26 feb 2020

Ir a contenido

Abascal rechaza la reunión con el PSOE pese a haberla exigido

El líder ultra tachó de "anomalía política" que Sánchez no les convocara a un encuentro

Ortega Smith difiere y ve "lógico" y "correcto" asistir a la ronda de contactos

Miguel Ángel Rodríguez

El presidente de Vox, Santiago Abascal, en rueda de prensa en el Congreso

El presidente de Vox, Santiago Abascal, en rueda de prensa en el Congreso / VICTOR LERENA (EFE)

Cambio repentino en el discurso de Santiago Abascal. En apenas 24 horas, en la formación ultra han pasado de exigir al presidente del Gobierno en funciones, Pedro Sánchez, que acabe con el cordón sanitario que impuso al partido de extrema derecha y les tenga en cuenta en las rondas de contactos a rechazar una reunión con la portavoz parlamentaria socialistas, Adriana Lastra.

"Estamos ante una anomalía política teniendo en cuenta que el señor Sánchez no convoca en ningún caso a Vox", sentenció Abascal, este miércoles, en la rueda de prensa posterior a su paso por la Zarzuela para entrevistarse con el rey Felipe VI. Además, señaló que esta estrategia "entra dentro de la lógica y es coherente con su planteamiento [el de Sánchez] de demonización sistemática de Vox". 

Horas más tarde, el secretario general socialista salía ante los periodistas en la Moncloa para comunicar que había aceptado el encargo del monarca de formar Gobierno y anunció que el próximo lunes se verá con el líder del PP, Pablo Casado, y con la portavoz de CiudadanosAdriana Lastra.

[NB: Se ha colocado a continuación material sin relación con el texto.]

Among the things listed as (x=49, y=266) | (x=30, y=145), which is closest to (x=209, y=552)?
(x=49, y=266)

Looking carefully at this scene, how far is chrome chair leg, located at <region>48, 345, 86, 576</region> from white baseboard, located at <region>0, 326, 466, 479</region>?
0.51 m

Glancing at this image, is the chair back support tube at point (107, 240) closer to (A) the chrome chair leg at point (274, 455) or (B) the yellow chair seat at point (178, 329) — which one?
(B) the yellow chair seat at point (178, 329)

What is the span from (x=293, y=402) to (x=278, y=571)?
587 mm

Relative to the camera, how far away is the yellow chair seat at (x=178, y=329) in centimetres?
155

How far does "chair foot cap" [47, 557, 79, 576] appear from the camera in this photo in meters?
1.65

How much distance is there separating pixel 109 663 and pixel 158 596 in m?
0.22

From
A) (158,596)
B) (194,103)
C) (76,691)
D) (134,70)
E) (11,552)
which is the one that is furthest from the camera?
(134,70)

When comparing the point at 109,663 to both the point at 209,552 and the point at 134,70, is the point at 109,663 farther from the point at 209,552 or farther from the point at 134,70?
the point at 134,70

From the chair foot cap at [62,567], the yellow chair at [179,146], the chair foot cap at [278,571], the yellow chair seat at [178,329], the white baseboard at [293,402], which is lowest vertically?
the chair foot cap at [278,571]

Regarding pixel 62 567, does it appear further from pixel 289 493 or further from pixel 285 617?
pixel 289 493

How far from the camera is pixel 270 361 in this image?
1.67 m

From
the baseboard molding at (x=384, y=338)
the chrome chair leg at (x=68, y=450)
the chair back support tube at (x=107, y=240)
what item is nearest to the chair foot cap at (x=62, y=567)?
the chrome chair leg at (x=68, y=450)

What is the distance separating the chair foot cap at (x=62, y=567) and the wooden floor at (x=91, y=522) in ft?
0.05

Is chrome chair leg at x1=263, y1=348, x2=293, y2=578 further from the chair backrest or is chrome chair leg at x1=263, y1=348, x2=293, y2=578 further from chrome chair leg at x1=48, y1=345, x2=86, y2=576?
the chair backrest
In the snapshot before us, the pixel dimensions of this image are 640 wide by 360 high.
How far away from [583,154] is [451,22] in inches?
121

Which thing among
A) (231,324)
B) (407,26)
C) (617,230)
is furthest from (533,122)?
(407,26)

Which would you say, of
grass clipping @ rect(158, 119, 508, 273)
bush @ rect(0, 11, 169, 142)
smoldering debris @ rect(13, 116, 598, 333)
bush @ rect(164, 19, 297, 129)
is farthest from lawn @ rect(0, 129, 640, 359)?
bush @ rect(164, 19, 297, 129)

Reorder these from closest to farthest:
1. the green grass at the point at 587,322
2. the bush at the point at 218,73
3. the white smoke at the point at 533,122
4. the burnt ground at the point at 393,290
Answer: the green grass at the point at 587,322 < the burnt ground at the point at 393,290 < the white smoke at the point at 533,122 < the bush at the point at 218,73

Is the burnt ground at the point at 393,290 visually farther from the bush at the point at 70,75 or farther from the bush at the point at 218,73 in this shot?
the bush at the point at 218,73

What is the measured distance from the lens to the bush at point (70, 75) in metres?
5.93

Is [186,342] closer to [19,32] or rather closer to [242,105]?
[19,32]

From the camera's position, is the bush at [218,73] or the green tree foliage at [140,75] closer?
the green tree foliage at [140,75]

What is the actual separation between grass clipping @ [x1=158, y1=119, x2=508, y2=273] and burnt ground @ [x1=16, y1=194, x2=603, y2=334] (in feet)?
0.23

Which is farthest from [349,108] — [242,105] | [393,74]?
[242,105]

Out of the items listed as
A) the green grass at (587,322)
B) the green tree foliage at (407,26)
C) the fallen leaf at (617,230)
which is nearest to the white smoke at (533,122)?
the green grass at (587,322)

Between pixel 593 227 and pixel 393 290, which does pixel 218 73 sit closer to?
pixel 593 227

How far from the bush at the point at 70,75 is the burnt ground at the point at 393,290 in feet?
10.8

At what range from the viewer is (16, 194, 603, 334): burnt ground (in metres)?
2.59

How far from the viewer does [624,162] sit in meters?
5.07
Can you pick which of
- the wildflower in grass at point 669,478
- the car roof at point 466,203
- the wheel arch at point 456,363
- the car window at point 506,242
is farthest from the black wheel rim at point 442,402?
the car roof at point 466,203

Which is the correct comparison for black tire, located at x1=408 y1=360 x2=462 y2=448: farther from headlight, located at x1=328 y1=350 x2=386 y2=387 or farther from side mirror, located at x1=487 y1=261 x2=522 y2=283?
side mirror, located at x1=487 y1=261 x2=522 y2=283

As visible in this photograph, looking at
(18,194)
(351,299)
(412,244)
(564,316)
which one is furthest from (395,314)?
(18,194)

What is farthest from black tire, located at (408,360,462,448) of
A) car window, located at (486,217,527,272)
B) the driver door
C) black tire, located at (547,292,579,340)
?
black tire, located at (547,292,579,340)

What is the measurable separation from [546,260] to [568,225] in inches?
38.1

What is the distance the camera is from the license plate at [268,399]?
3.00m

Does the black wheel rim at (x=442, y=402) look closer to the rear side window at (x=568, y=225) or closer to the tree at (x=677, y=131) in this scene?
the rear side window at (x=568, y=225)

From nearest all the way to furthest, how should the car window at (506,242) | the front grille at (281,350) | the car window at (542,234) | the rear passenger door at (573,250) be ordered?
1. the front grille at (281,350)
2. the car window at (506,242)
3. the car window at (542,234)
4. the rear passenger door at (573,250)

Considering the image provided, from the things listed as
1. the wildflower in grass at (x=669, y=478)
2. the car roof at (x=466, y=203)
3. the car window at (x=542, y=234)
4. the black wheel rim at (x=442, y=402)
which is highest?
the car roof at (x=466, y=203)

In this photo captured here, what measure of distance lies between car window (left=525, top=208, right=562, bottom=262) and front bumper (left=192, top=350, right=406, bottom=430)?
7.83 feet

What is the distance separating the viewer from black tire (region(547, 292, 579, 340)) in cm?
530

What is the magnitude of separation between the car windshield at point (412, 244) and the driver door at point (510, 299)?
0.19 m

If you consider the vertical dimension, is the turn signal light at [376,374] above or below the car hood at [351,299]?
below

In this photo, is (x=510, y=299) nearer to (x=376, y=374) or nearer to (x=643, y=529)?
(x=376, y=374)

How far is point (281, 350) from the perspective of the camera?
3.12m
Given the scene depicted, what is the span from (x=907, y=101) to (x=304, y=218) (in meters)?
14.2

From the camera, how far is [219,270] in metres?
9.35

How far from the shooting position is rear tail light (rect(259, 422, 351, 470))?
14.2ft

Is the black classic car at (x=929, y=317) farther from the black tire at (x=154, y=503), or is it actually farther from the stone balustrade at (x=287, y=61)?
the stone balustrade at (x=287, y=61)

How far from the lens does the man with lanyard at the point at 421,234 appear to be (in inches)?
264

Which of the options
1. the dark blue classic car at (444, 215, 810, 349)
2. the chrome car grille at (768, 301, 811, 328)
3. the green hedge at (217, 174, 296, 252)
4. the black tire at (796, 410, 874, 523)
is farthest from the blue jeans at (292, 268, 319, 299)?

Además, Sánchez apuntó que Lastra, miembro del equipo negociador de la investidura, se reunirá con "todos los partidos políticos del Congreso para encontrar una mayoría más amplia que permita la investidura".

 

Ahora ya sí incluido en la agenda de los socialistas, Abascal ha declinado la oferta a través de Twitter. "Vox no va a sentarse a hablar de la investidura mientras el PSOE la negocia con los enemigos de España", ha asegurado el político vasco ya que, considera, esto supondría "contribuir al blanqueamiento de Bildu, del comunismo bolivariano y del golpismo". "Nos tendrán enfrente", concluye.

Sin embargo, el secretario general de la formación, Javier Ortega Smith, no comparte la visión de su presidente y ha considerado "lógico" y "correcto"que la tercera fuerza política esté incluida en la ronda de contactos del PSOE. De esta forma espera que se "escuche" y "respete" el planteamiento apoyado en las urnas por casi 4 millones de españoles. "Lo correcto es que se nos llame a esa ronda de contactos y que podamos participar en ella", ha insistido. 

Antecedentes en mayo

Los de Abascal llevan denunciando desde las pasadas elecciones de abril que el PSOE no les llamara para hablar sobre la posible investidura. Dos días después de los comicios del 28-A, Sánchez convocó reuniones en la Moncloa con Casado, con el expresidente de Cs, Albert Rivera, y con el secretario general de Podemos, Pablo Iglesias. En aquellos momentos, Abascal quedó fuera de la terna de líderes llamados al palacio pese a ser la quinta fuerza con 24 diputados.

"Excluir a una fuerza política como Vox, con 24 diputados nacionales, que representa a más de 2.600.000 españoles es no haber entendido nada y además despreciar lo que significa la soberanía nacional y lo que significa la democracia", dijo en aquel momentos. Unas palabras que exigían algo que ahora rechaza.